Modern interfaces and AI-supported assistants are removing many of the obstacles. Language models propose Lean code when researchers describe part of a handwritten proof. Interactive environments show in real time whether a step is formally valid or whether additional hypotheses are still missing. PhD students can learn, step by step, how to translate their ideas into precise code.

What Lean, Coq and Isabelle actually do

All of these tools belong to the category known as proof-assistants. Their basic principle works like this:

  • Mathematical statements are converted into a strict formal language.
  • The software operates with a fixed rule set of logic and permitted inference rules.
  • Each step of a proof must be derivable under those rules.
  • If there is a leap or a gap anywhere, the proof process stops.

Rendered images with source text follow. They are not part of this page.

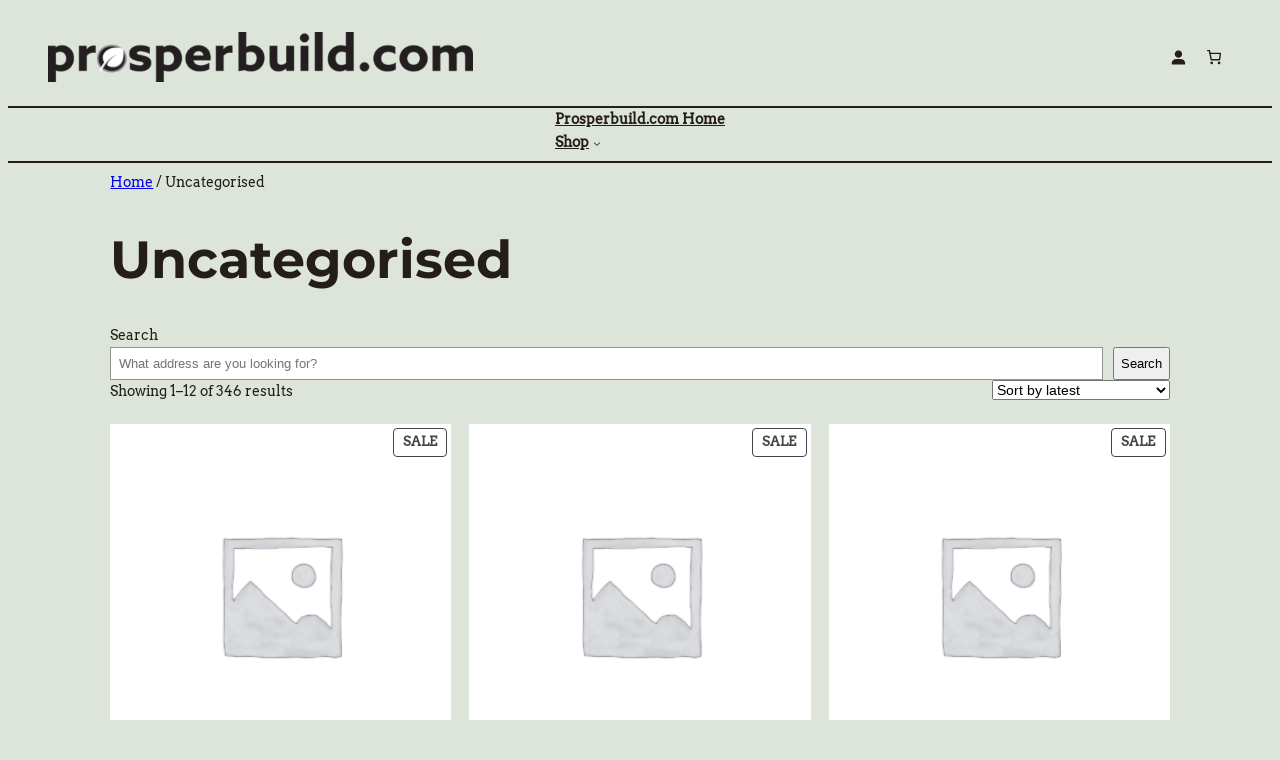

--- FILE ---
content_type: text/css
request_url: https://prosperbuild.com/wp-content/plugins/woocommerce/assets/client/blocks/order-confirmation-additional-fields-wrapper.css?ver=wc-10.4.2
body_size: -389
content:
@keyframes wc-skeleton-shimmer{to{transform:translateX(100%)}}.wc-block-order-confirmation-additional-fields-wrapper{margin-block-start:48px}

Rather than automatically “inventing” an entire proof, these programs guide people through the construction. They suggest partial routes, check hypotheses, or offer alternatives when a line of attack leads to a dead end. At best, this becomes a dialogue between intuition on one side and formal rigour on the other.

Opportunities, risks and open questions

The upsides are obvious: greater confidence that published results truly hold. Faster checking of extremely complex projects. Better transparency, because every step is explicit in code.

At the same time, a sensitive question arises: how far should the community rely on this software? Will researchers eventually do little more than check that the computer reports “green”, without understanding each step? Some already warn about a kind of “autopilot mathematics”, where only a small group of specialists can properly scrutinise the tools’ own code.

There is also the dependency on particular platforms and programming languages. Anyone who builds a career on Lean-based proofs ties themselves to an ecosystem. What happens if the community shifts to a different system one day? These issues are increasingly appearing in specialist debates.

What changes for students and lecturers

At many universities, courses on formal proofs and proof-assistants are entering the curriculum. Students learn not only classical proof strategies but also how to encode arguments formally. That sharpens understanding: being forced to spell out every seemingly “obvious” statement quickly reveals where one previously relied on intuition rather than genuine comprehension.

Lecturers see an opportunity to create more transparency. Exam questions, for instance, can be accompanied by simple Lean scripts that let learners test whether their approaches are logically rigorous enough. The often mystical notion of a “proof” becomes a clearly structured process that can be practised step by step.

What happens next: human creativity, machine rigour

Many researchers expect the coming years to establish a more divided model of labour: people coin new concepts, take bold guesses, and sketch high-level strategies. Then the detailed work moves into the proof-assistant, supported by AI that recognises useful patterns from millions of lines of existing code.

Especially at the frontier of knowledge-where proofs run to several hundred pages or thousands of lines of code-this combination could push the discipline forward substantially. Projects once considered “too risky” or “too time-consuming” become more realistic. Theories may emerge whose complexity goes far beyond what any single mind could fully survey-yet still count as secure, because every line of formal logic is checkable.

That also shifts what a proof is understood to be. It is no longer only an elegant article in a journal, but a structure made from text, code and jointly maintained libraries. The old image of the solitary genius at a desk makes room for connected teams working with software at the edge of what can be proved in mathematics.